In another post, Kansas SJP argued that KU’s history gives it no right to declare any students as trespassers on the campus property.

“We want to remind you all that KU has been trespassing on the Kaw/Kansa, Osage, Oceti Sakowin, and Kickapoo land since 1864,” Kansas SJP posted on Instagram. “KU’s erasure of indigenous heritage is intimately connected to their current ties to genocide and apartheid in Occupied Palestine.”

KU Students for Justice in Palestine is affiliated with the National Students for Justice in Palestine. That group has been cited as an organizer of many of the largest, and sometimes disruptive, protests on university campuses.

The website for the national chapter makes it clear the group’s interests extend beyond Palestine and involve issues of occupation and colonization more generally. The website refers to the United States and Canada as “occupied Turtle Island.” Turtle Island, reportedly, is a phrase that Native Americans historically used to identify the lands that now make up the U.S. and Canada.

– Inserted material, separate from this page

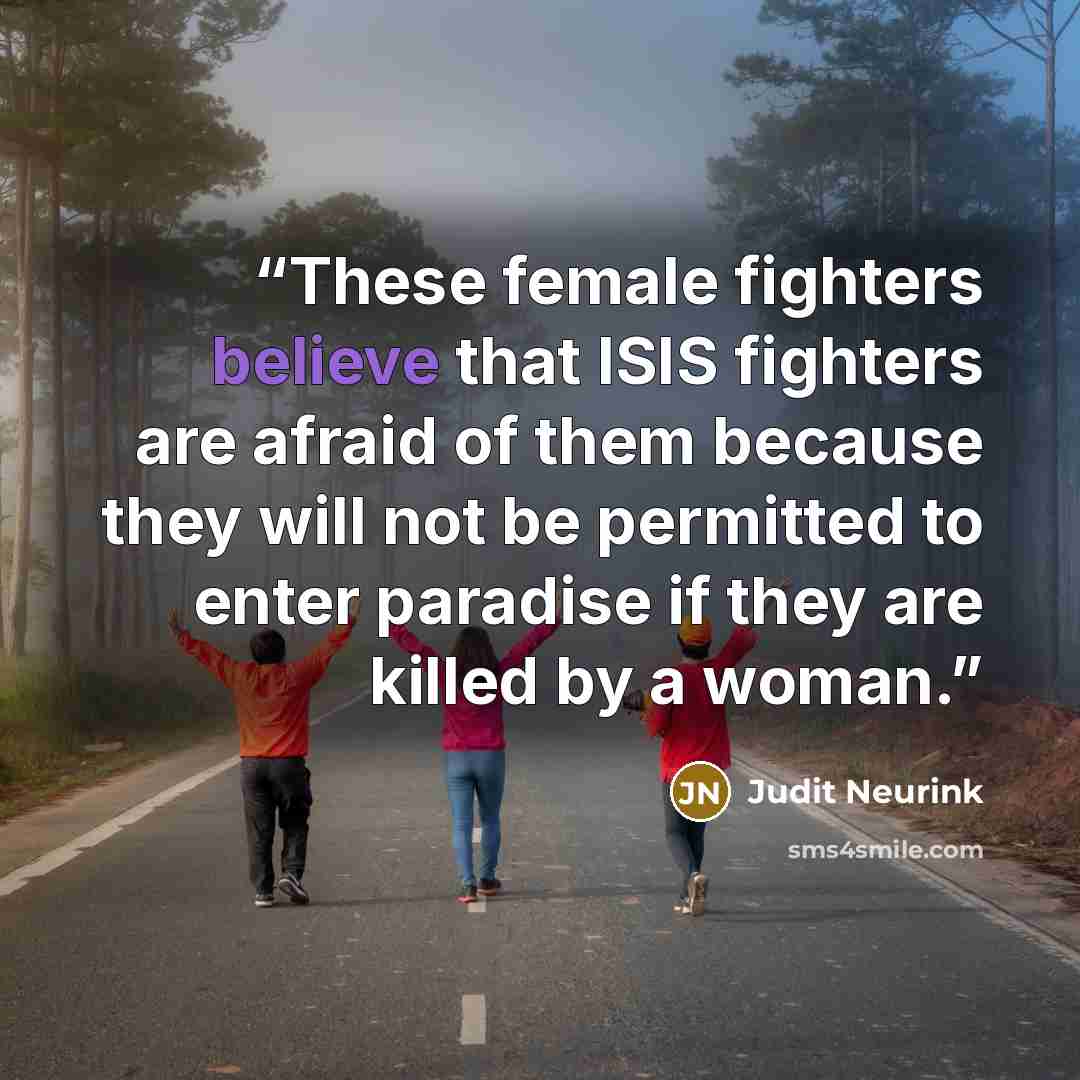“These female fighters believe that ISIS fighters are afraid of them because they will not be permitted to enter paradise if they are killed by a woman.” quote by Judit Neurink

In its value statement on its website, the national chapter promotes its broader view of occupation.

“We seek a political framework that addresses collective liberation from Palestine to the Rio Grande,” according to the website. “We believe the struggle for a free Palestine is also the struggle for Black liberation, gender and sexual freedom, and a livable and sustainable planet. All pursuits of freedom, justice and equality are materially connected and require us to struggle against state violence, colonialism, capitalism, and imperialism, in all their forms.”

Girod did note that KU believed national organizers were involved in assisting the protests at KU.

“It was such an issue on so many other campuses, and we saw what had happened at other places,” Girod said. “The same organizations were involved across the country, and we really didn’t want to see that happen on campus.”

While the demonstrations and protests have subsided as classes dismissed for the spring semester, it is unknown whether they will resume as classes and campus activities pick up in the coming weeks. Girod said the protests and the university’s response to them were a learning experience, and he said the timing did create challenges.

“It was in the middle of one of the busiest times of the year,” Girod said. “It was in the middle of a really challenging time for everybody to get into finals and get out, and that makes it a little more challenging.”

But Girod said he thought university staff did a good job of trying “to be as fair and even-handed as we could.”

“The team worked really hard to engage with students,” Girod said. “We understand where they are coming from and what their concerns are, and they have every right to voice them.”

photo by: Mike Yoder/Journal-World

A flag of Palestine is wrapped around two University of Kansas graduates as they enter David Booth Kansas Memorial Stadium and participated in the 2024 University of Kansas Commencement on Sunday, May 12, 2024.